Having ADD means I spend a lot of time distracted, engaged in pointless pursuits or in chasing shiny things that suddenly attract my attention.  A few years ago, I started making Christmas ornaments as a way to distract myself from family problems.  I spent months making decoupage ornaments. When boxes of ornaments covered my kitchen island, family room bar, and dining room table, I did what anyone would do: I sold them on eBay and Etsy.  A sane person would have pocketed her profit and moved on.  I made more ornaments.  What had started as a relaxing pastime quickly turned into an all-consuming distraction.

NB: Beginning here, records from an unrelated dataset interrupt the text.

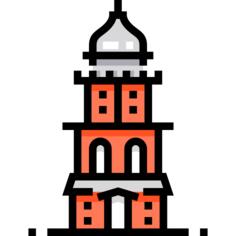 因弗卡吉尔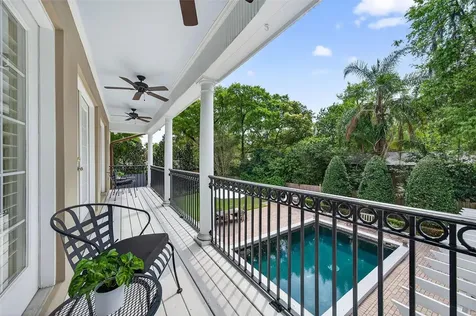1300 Mayfield Avenue Winter Park FL 32789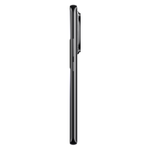 Xiaomi Redmi Note 14 Pro+ 5G Dual Sim 512GB - Black - Black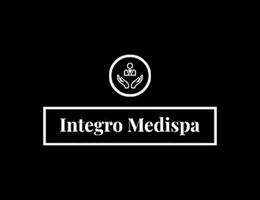 Integro Medispa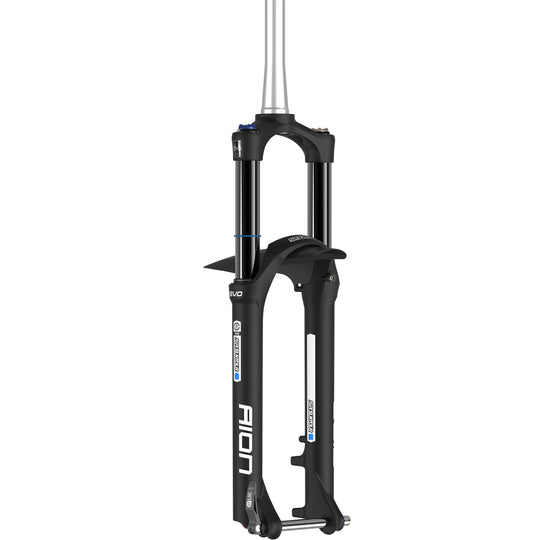 SR Suntour Aion 35 EVO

It was also a major diversion that kept me from continuing to pursue my real dream:  to be a multi-published author.  

For years, I doggedly wrote historical fiction.  Even though I received enough rejection letters to wallpaper the Taj Mahal, I kept writing historical romances.  I had dream myopia.  I put on my blinders and trotted the track - around and around and around.  A few close friends said, "Why don't you try a new path?  You're funny.  You should try writing chick lit."


Unhealthy fear fell upon me like one of Wile E. Coyote's anvils and made it nearly impossible for me to move.  The thing about anvils?  They freaking hurt.  After a while, you are so exhausted from the pain you are willing to gnaw off your own leg just to get away from it.  

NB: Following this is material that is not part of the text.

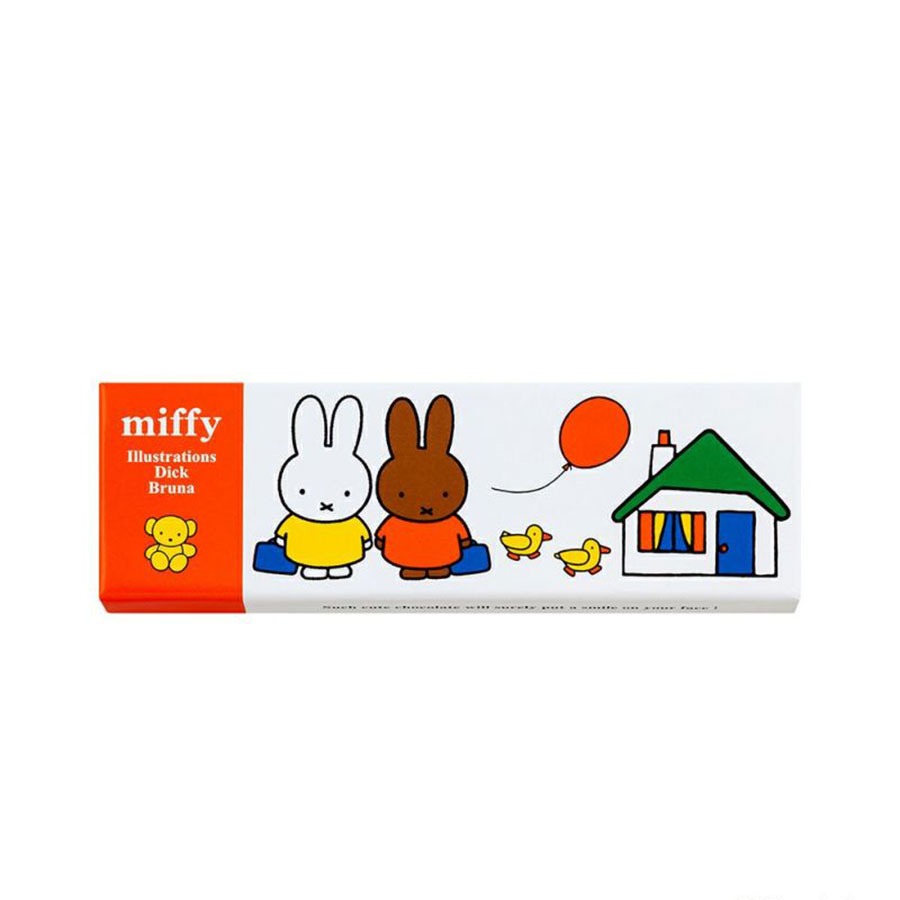 get-morozoff-miffy-plain-chocolate-6pcs-delivered-weee-asian-market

We hear stories about courageous people.  Often they are described as Herculean men and Amazonian women - soldiers who evade capture, firemen who run into burning buildings, mothers who lift vehicles to free their trapped off-spring, a teenager who survives a plane crash and then fights her way through miles of jungle just to reach help.  No offense to them, but they kinda give courage a bad rap.

Their admirable acts are so freaking awesome they make our challenges seem trivial.  "I mean, seriously, if a blind elderly woman with one leg and one kidney can climb Mount Everest, you should be able to end a friendship/write a book/join a new church/apply for that job."

No challenge is trivial.  They might not all be Mount Everest - maybe they're merely foothills.  It's all about perspective though.

Sometimes, courage doesn't come with a bolt of lightning, but with a bone-weariness need to change, to move away from the pain.


It takes courage to say, "I am going to stop chasing the wrong dreams/friend/man/career and remain faithful that God will show me the path toward the right dream/friend/man/career."

Be quietly, wearily courageous.  You might not be able to lift your shirt and impress your friends with your wicked battle scar, but you will have one badass story to tell.